PiFinder takes continuous pictures of the stars, compares them to its database, and tells you exactly where your scope is pointed. This process — called plate solving — runs constantly, so the PiFinder always knows your aim. An accelerometer (like the one in a mobile phone) senses when you move the scope, so between solves the PiFinder can still tell you where to go.
Unboxing
The PiFinder arrives fully assembled and ready to use. The keypad and screen are how you’ll interact with it — choosing what to look for, getting Push-To guidance, and logging objects.
Depending on your configuration, the camera may face a different direction or sit in a different spot, so it can see the sky while the keypad and screen stay within easy reach on any type of scope.
Powering the PiFinder
If your PiFinder has the optional internal battery, charge it before first use. Plug a USB-C cable into the port on top, closest to the back of the case, arrowed below. The charging indicator glows blue while charging and turns green when complete.
The power switch is the small white switch on top, above the screen, boxed below. Facing the screen, slide it right for on, left for off.
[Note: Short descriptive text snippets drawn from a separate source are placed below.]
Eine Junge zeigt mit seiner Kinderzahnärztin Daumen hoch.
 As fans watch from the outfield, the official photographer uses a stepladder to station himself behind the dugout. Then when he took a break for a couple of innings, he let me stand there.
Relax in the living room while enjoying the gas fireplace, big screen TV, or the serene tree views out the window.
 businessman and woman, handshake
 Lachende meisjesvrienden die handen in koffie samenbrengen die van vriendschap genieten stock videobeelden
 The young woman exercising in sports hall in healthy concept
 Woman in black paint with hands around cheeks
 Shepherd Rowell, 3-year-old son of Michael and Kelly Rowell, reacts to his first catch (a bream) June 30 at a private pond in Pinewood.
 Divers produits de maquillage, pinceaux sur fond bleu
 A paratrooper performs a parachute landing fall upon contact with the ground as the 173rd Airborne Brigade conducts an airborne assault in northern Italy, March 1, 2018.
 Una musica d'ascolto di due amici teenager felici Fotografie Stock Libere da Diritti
For external power, either USB-C port will run the unit. The port on the Raspberry Pi nearest the keypad (the only one if you don’t have the internal battery) powers the PiFinder but won’t charge the battery. To both power the unit and charge the battery from external power, use the charging connector with the white switch set to On.
The first power-on takes a minute, and the welcome screen may come and go as the PiFinder restarts; later start-ups are much quicker. Once it’s powered on, you’ll see a welcome image, then some loading information, and finally the Main Menu.
Using the PiFinder
The PiFinder uses a scrolling menu with the active option highlighted in the middle of the screen.
Every feature is reached through this menu — by scrolling, selecting options, or moving between screens:
The UP and DOWN arrows scroll the current menu
The RIGHT arrow activates the current option, selecting it or moving to another menu
The LEFT arrow takes you back to the previous menu or screen
Holding LEFT for more than a second always jumps back to the TOP of the menus
Some menus, like the catalog selection, let you check multiple options on and off with the RIGHT arrow.
Other menu items take you to specific functions, like a star chart showing where your telescope is currently pointing.
The LEFT arrow always takes you back to the previous menu or screen.
Many screens use the number keys along with +, -, and SQUARE for extra functions, listed in that screen’s help pages.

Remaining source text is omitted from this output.